Life Breathed into Dry Bones
The Vision of the Valley of Dry Bones Gustave Dore |
The
text for this Day of Pentecost is our Old Testament lesson, Ezekiel 37:1-14, which has
already been read.
Grace,
mercy, and peace to you from God the Father and our Lord and Savior Jesus
Christ.
It
sounds almost like a scene out of one of my favorite movies, The Sixth Sense. The young man talks to his counselor, a ghost.
“I
see dead people.”
“In
your dreams?”
“No.”
“While
you’re awake.”
“Yes.”
“Dead
people like, in graves? In coffins?
“No,
they’re in a valley, a valley of bones.
Dry bones. Long dead and
completely lifeless bones.”
But
this is not a Hollywood movie; it is a
biblical account. The young man who sees
dead people is the thirty-year-old prophet, Elijah. And the Counselor with whom he speaks is the
Holy Ghost, the Spirit of the Lord, who has brought Elijah to this valley. And the “dead people,” “the dry bones,” that
Elijah sees are the Israelite refugees returning from Babylonian exile.
As
Elijah writes this, Israel
is, for all intents and purposes, dead and gone. The ten northern tribes were conquered by Assyria 150 years earlier. They were wiped from the face of the earth and
replenished with foreigners transplanted from other vanquished nations. Now the southern tribes are captives in Babylon , far from the rubble that was once Jerusalem . That is how nations and peoples disappear in
the ancient world. Resistance is futile; you will be assimilated.
Ezekiel
is the prophet called by God to speak to the remnant of Israel held captive in Babylon , and one would think that it will be
his job to put the nation to bed and say goodnight. All that God gave them is gone because of
their own stubborn refusal to follow His Word.
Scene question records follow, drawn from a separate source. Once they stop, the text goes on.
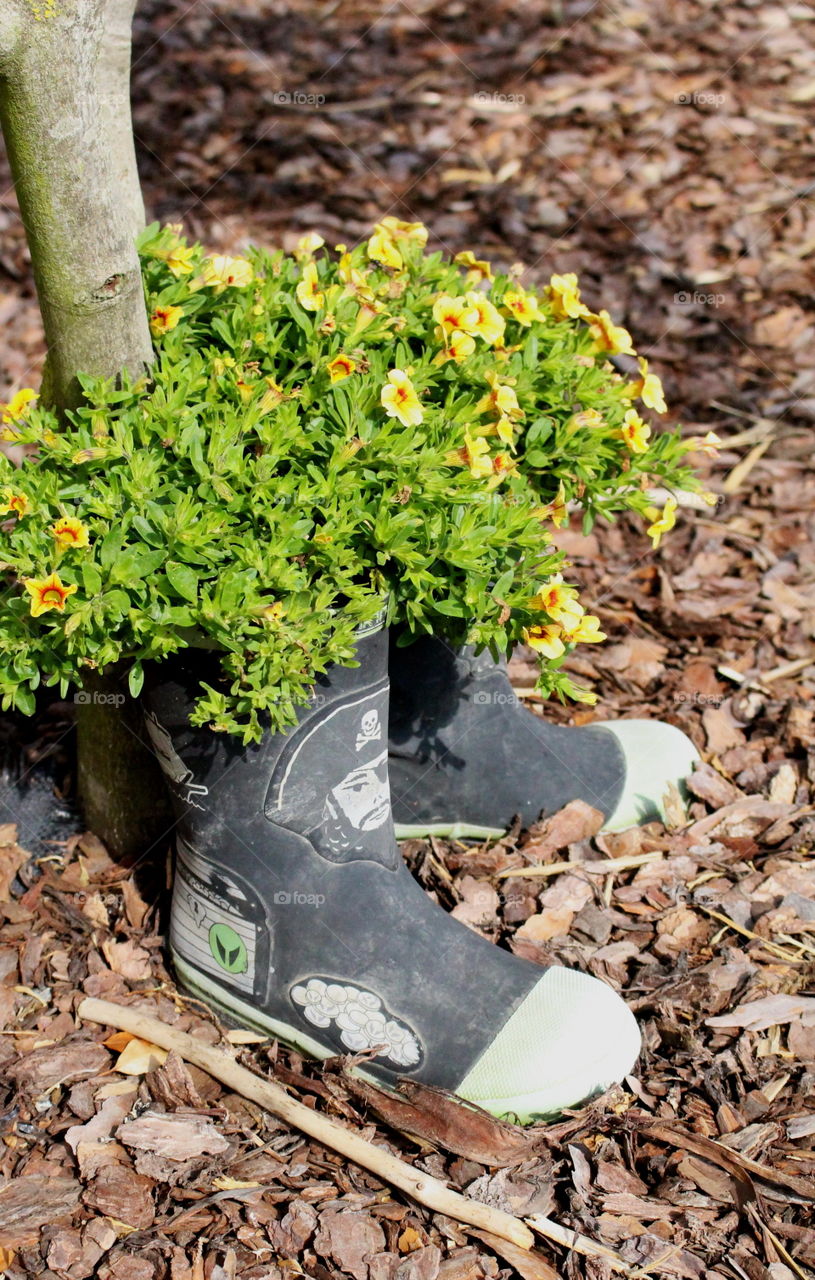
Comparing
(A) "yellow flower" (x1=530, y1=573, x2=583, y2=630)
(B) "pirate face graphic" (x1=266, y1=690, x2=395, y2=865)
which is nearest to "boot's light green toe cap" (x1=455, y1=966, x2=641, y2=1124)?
(B) "pirate face graphic" (x1=266, y1=690, x2=395, y2=865)

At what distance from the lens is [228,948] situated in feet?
6.83

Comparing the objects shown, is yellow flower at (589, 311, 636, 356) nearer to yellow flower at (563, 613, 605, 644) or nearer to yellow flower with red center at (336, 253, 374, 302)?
yellow flower with red center at (336, 253, 374, 302)

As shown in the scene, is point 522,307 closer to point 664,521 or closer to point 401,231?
point 401,231

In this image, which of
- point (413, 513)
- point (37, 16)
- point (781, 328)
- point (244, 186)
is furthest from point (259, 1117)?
point (244, 186)

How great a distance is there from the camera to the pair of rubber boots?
Result: 6.30 ft

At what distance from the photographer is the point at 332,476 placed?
1.77 meters

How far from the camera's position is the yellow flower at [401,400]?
69.6 inches

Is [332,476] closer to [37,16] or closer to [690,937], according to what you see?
[37,16]

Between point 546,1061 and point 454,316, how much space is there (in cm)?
122

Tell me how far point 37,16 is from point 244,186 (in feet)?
11.1

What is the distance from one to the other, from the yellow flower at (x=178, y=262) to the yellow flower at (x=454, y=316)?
0.45 metres

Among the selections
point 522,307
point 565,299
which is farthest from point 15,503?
point 565,299

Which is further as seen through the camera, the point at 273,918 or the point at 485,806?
the point at 485,806

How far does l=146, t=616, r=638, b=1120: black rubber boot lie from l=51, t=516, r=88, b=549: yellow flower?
0.33m
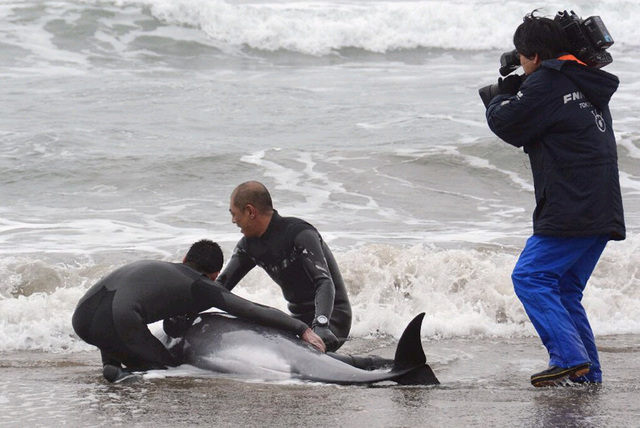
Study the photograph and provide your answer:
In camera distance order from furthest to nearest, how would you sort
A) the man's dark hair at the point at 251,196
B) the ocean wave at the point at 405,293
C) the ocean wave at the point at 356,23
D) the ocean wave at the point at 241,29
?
the ocean wave at the point at 356,23
the ocean wave at the point at 241,29
the ocean wave at the point at 405,293
the man's dark hair at the point at 251,196

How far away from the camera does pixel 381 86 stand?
74.7ft

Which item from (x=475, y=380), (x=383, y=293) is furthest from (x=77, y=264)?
(x=475, y=380)

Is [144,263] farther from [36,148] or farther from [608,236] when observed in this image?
[36,148]

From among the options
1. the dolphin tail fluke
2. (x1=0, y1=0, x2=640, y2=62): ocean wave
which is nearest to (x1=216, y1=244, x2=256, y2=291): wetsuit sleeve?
the dolphin tail fluke

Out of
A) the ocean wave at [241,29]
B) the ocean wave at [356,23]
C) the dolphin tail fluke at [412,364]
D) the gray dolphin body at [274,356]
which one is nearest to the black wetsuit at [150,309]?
the gray dolphin body at [274,356]

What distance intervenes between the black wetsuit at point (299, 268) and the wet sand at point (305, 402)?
0.80m

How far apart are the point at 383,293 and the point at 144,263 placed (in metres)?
3.70

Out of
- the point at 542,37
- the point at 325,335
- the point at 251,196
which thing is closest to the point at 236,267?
the point at 251,196

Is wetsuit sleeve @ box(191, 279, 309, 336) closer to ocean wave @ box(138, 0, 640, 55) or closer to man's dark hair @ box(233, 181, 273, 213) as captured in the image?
man's dark hair @ box(233, 181, 273, 213)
But the Lord declares that He has different plans for His rebellious
people. Even if they are faithless to
Him, He will remain steadfast. He will
not forget His promises. That’s Good
News, right?
Unfortunately,
the faith of the child of God is constantly threatened by two opposite dangers:
overconfidence and despair. This is
certainly true of the people of Israel . In chapter 36, the prophet had preached
scathing Law to them in order to convict them of their pride and self-conceit. Here, in our text, Ezekiel has to now overcome
their reluctance to accept the Gospel of restoration. Because the heart of the exiles was
“deceitful…and desperately sick” (Jeremiah 17:9), they did not greet the
glorious promise of redemption with jubilation, but with the doleful lament of
despair: “Our hope is lost; we are indeed cut off” (Ezekiel 37:11).
In
His mercy and grace, the Lord grants Ezekiel a vision of a valley of dry bones that
is to convince his hearers that their despair grows out of their refusal to
believe in a Creator who “calls into existence the things that do not exist”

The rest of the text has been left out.